Looking back at the ’60s, Roy Garland, recalled two infamous protests led by Ian Paisley over the flying of the Irish Tricolour in a republican office in west Belfast, and over a decision to lower the Union flag at Belfast City Hall due to the death of the Pope.

“People were taken with this thing that we are being sold out…..and flags were again central to it.”

When the violence of 1969 erupted, nationalists from Northern Ireland demanded help from Dublin.

The Taoiseach Jack Lynch gave what became a famous TV address, declaring his government could no longer “stand by”, and he spoke of Irish reunification as the longterm solution to the island’s political woes.

Lynch was said to be paying lip service to unity, which was not a political priority, to placate hardliners in his own party.

In the heat of ’69 such nuances were lost on northern nationalists, and on unionists.

Roy Garland said of Lynch’s famous speech: "This confirmed what we were being told: the Irish government, not just the IRA, were involved in a plot to destabilise Northern Ireland, to destroy Northern Ireland.

“And people became absolutely determined to fight this in anyway they could.”

But the ‘angry Young Unionist’ began to question what he was being told. He came to see the calls for Civil Rights reform as reasonable, and viewed the growing opposition to change as being too extreme.

“That’s knowing what I know now – but at the time I didn’t, I was accepting the propaganda."

He added: "Of course, it just escalated and once it started, my understanding from many people on the republican and loyalist side, is it was tit for tat.

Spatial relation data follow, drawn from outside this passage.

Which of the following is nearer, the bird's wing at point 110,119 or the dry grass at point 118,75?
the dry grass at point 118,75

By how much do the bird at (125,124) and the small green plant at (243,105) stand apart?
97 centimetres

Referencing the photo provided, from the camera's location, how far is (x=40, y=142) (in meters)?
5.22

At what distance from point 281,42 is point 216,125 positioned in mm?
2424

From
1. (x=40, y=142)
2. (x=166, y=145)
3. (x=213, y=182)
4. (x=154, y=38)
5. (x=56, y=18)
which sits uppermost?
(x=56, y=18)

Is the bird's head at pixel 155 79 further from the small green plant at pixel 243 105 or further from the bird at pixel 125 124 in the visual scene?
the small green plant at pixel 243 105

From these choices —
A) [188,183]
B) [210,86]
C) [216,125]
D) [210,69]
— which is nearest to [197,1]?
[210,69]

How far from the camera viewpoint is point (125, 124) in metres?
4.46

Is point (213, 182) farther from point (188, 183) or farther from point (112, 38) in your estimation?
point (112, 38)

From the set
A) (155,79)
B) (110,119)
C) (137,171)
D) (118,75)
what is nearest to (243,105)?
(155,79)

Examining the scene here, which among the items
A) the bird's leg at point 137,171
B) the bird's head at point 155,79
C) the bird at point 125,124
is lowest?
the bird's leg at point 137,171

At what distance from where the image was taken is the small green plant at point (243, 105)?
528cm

“And it was really a bitter sort of sectarian struggle going on, that most people don’t want to recognise.

“People want to say, ‘they’re responsible, republicans, they caused it’. Others want to say, ‘no it was unionists, they caused it’.

“Both of us caused it, in my view."

Today, young nationalists and unionists are being arrested in demonstrations for, and against, controversial parades.

Some are being drawn into street protests over the flying of the Union flag.

Others are taking part in the paramilitary activity of dissident republican and loyalist groups – despite there being no support for such violence.

But we have been here before.

This society has a habit of allowing history to repeat itself.